Das Gebäude der US-Notenbank (Fed) in Washington. Foto: Matthew Cavanaugh/Archiv

Washington (dpa) - Die US-Notenbank will ihre Prognosen über die Entwicklung des Leitzinses erstmals einer breiten Öffentlichkeit zugänglich machen.

Diese Informationen sollen bereits nach der nächsten Sitzung ihres geldpolitischen Ausschusses am 24. und 25. Januar veröffentlicht werden, teilte die Fed mit. Die Zentralbanker wollen ihre geldpolitischen Entscheidungen damit berechenbarer und nachvollziehbarer machen, geht aus dem veröffentlichten Protokoll der Sitzung vom 13. Dezember hervor.

Dem Sitzungsprotokoll zufolge planen die Mitglieder des geldpolitischen Ausschusses, Prognosen für die Entwicklung des Leitzinses ab dem letzten Quartal 2012 und für die kommenden Jahre zu veröffentlichen.

Die US-Notenbank hatte in Aussicht gestellt, den Leitzins bis Mitte 2013 extrem niedrig zu halten. Derzeit liegt er zwischen null und 0,25 Prozent.
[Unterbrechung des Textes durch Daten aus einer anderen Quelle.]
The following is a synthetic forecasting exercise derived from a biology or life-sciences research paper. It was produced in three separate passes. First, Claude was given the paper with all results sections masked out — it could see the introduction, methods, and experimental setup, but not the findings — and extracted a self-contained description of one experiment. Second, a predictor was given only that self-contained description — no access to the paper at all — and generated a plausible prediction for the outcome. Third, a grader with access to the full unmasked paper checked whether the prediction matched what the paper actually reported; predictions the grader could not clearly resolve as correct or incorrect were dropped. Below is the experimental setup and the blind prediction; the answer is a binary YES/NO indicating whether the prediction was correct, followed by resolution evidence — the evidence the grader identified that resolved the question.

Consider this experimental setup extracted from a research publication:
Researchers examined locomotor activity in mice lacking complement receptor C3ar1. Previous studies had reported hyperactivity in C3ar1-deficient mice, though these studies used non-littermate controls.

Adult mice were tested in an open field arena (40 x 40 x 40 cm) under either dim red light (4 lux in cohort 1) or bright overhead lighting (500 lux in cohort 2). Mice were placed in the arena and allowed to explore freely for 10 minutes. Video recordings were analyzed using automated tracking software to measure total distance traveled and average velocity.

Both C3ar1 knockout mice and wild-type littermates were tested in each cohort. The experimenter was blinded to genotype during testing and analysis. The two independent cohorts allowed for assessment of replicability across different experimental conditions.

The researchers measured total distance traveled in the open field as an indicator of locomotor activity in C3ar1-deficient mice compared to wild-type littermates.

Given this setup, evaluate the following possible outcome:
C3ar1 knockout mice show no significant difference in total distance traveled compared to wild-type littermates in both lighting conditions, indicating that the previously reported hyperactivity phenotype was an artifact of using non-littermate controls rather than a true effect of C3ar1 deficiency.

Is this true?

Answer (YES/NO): YES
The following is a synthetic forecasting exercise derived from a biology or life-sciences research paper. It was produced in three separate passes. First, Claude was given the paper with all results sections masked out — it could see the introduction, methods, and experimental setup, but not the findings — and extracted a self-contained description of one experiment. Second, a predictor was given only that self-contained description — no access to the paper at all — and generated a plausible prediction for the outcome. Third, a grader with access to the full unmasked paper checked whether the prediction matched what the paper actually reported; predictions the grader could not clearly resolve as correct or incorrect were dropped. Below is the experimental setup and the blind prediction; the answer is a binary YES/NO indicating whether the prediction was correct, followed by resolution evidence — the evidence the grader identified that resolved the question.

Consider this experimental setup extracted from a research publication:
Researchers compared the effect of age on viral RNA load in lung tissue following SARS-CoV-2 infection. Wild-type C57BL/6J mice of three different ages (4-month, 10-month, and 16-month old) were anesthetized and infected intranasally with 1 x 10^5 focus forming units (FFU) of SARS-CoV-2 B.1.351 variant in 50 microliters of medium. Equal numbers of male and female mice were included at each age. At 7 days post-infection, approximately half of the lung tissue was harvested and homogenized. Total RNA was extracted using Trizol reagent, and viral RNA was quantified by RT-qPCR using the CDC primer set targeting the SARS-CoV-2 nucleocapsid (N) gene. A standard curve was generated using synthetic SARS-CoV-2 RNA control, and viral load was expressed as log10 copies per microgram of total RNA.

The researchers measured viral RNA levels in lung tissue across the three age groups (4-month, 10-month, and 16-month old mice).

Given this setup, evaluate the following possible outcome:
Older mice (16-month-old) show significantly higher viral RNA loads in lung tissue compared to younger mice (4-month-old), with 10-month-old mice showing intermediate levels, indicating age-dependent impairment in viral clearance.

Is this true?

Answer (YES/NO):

Bei der jüngsten Sitzung war jedoch diskutiert worden, diese Niedrigzinsen nicht mehr bis zu einem konkreten Zeitpunkt zu fixieren.

Aus dem Protokoll der Fed-Sitzung geht zudem hervor, dass die Mitglieder des geldpolitischen Rats abweichende Meinungen in der Frage des makroökonomischen Ausblicks haben. Die Meinungen, ob mit Inflation oder Disinflation für die US-Wirtschaft zu rechnen sei, gingen demnach auseinander. An den Finanzmärkten sorgte die Veröffentlichung des Protokolls - der sogenannten Minutes - für leichte Kursgewinne des Dollar.